Part 3: attitudes about computer eye strain – there were 12 questions to assess the attitude of the respondents toward computer eye strain. The questions had positive and negative responses ranging from strongly agree, agree, uncertain, disagree, and strongly disagree. A score of 1–5 was given to the answers based on the Likert scale. The sum score of attitudes was assessed based on Bloom’s cutoff point (60%–80%).27 The attitude scores varied from 0 to 60, and these scores were classified based on the attained score in three levels, where 48–60 scores (81%–100%), 36–47 scores (60%–80%), and 12–35 scores (<60%) represented concern, neutral, and not concern attitude, respectively.
Part 4: practice of eye care in computer use – there were 12 questions, which included both positive and negative.

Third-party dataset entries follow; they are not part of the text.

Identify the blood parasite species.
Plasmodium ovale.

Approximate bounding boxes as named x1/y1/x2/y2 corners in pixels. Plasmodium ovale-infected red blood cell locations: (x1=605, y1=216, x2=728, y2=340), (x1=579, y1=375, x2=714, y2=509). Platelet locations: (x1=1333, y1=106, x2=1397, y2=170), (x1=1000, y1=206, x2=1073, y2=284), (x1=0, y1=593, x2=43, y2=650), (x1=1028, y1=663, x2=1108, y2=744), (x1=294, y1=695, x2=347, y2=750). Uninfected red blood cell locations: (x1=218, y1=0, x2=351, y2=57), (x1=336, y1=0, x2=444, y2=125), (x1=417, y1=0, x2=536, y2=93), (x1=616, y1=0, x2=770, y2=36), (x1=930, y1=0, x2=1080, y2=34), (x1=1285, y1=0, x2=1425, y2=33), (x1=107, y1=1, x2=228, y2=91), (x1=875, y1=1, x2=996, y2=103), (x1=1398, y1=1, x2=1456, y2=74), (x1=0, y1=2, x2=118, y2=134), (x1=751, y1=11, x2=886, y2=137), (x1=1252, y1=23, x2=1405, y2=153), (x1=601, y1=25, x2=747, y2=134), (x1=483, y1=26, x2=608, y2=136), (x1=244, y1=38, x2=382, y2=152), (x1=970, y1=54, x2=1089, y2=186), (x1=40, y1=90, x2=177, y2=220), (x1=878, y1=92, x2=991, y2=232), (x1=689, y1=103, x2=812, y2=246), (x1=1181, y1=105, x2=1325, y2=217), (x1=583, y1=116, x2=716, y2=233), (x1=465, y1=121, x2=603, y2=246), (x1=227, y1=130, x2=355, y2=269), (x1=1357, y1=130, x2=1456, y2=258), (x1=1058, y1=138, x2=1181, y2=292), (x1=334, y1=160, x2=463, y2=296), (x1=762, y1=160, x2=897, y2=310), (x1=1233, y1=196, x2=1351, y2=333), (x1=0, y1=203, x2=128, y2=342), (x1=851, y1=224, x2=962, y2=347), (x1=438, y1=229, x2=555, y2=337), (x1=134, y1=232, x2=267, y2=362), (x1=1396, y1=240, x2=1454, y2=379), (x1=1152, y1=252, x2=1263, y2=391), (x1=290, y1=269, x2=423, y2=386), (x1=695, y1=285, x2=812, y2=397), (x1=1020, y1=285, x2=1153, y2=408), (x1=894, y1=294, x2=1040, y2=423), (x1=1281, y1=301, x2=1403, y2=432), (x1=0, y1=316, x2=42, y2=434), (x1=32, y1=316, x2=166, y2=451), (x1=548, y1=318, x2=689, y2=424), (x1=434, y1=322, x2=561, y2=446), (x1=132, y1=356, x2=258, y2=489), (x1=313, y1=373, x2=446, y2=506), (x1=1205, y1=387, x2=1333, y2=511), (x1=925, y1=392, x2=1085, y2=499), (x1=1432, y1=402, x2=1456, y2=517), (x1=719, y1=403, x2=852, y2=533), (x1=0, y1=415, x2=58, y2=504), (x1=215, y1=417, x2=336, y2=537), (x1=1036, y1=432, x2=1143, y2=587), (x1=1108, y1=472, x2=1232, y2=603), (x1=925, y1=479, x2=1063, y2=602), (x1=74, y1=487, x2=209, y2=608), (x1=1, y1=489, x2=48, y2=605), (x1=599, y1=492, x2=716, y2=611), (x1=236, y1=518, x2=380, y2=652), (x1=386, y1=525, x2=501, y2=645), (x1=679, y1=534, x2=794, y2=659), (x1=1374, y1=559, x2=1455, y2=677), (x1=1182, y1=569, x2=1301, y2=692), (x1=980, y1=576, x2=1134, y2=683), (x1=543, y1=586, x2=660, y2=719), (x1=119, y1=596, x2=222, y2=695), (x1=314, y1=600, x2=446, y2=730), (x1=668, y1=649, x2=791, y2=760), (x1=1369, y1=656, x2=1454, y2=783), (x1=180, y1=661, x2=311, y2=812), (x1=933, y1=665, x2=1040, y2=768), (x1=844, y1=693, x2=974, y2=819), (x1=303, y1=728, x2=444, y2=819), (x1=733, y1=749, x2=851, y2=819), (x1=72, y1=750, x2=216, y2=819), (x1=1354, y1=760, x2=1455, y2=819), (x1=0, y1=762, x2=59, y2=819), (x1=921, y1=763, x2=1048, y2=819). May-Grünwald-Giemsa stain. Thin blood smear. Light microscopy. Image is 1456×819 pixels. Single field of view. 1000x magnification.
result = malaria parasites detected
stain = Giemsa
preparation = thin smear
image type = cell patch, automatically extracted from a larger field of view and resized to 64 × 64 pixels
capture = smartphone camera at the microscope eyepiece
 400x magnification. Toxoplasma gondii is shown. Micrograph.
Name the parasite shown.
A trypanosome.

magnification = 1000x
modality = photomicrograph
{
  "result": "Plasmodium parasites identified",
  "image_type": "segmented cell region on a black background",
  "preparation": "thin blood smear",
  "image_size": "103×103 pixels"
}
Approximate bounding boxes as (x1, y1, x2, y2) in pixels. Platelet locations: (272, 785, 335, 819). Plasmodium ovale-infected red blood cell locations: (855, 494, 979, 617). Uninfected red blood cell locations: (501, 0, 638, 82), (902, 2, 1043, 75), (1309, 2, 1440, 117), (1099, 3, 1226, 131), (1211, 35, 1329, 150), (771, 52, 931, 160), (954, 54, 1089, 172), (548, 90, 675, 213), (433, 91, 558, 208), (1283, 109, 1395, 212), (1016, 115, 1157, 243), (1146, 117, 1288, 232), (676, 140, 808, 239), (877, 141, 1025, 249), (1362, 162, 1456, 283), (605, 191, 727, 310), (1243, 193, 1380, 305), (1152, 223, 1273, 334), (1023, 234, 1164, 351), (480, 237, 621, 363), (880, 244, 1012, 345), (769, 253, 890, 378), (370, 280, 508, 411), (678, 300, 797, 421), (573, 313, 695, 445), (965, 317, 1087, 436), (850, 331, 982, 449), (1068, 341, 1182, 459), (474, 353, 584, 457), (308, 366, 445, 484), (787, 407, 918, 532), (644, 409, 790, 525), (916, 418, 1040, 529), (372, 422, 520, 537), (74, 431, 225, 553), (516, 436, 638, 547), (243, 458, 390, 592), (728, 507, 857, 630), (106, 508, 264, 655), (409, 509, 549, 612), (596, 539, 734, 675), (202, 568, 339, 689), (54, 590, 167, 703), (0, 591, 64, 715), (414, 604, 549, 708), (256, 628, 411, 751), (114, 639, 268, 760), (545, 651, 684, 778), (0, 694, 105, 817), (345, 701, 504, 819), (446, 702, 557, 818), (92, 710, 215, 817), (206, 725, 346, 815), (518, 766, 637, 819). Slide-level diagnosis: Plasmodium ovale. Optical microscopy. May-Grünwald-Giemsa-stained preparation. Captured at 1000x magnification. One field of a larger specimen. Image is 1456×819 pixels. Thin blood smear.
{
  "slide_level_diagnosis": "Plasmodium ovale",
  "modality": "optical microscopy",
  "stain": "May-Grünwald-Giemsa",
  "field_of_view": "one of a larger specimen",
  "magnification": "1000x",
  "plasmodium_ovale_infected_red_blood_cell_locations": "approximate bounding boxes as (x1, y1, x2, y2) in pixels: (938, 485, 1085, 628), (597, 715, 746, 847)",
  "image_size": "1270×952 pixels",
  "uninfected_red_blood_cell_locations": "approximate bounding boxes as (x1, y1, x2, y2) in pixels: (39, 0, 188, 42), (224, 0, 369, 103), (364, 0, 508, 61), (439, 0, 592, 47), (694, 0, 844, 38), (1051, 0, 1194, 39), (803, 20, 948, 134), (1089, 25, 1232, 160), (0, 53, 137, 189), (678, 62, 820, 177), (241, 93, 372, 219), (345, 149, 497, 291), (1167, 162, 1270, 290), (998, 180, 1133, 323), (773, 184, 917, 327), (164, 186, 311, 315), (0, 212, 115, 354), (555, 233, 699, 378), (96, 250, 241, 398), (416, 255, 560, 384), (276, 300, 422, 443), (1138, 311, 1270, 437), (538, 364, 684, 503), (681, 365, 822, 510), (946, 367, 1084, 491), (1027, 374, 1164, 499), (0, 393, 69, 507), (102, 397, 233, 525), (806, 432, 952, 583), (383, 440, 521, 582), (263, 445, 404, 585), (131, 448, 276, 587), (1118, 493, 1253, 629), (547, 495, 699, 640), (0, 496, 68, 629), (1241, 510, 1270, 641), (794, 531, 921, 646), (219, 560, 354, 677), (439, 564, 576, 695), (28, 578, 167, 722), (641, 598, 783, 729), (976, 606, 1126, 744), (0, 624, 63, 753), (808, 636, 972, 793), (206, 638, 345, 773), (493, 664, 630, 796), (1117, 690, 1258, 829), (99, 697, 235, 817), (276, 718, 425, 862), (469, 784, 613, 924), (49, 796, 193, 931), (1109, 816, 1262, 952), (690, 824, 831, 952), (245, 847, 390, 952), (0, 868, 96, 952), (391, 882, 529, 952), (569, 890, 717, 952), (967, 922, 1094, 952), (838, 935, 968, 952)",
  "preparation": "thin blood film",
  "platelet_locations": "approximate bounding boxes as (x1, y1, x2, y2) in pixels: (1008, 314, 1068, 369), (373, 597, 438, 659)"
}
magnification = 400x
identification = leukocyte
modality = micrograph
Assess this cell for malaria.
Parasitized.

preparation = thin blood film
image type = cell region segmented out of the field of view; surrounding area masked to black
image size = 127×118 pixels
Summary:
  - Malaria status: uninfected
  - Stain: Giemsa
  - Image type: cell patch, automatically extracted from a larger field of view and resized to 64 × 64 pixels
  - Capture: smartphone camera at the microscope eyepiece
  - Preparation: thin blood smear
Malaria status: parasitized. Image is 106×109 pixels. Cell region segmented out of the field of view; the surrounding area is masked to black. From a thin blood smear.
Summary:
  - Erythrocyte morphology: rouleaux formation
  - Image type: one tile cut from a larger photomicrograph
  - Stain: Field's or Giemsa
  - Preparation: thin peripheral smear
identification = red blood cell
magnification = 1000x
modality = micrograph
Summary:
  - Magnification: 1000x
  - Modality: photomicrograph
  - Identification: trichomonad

The questions asked about the actions taken by each respondent, such as the frequency of taking regular rest breaks, doing eye exercise, and blinking during working with computer. The sum score of practice was assessed based on Bloom’s cutoff point (60%–80%).27 The scores varied from 12 to 48 and were classified into three levels of 39–48 scores (81%–100%), 29–38 scores (60%–80%), and 12–28 scores (<60%) representing good practice, fair practice, and poor practice, respectively.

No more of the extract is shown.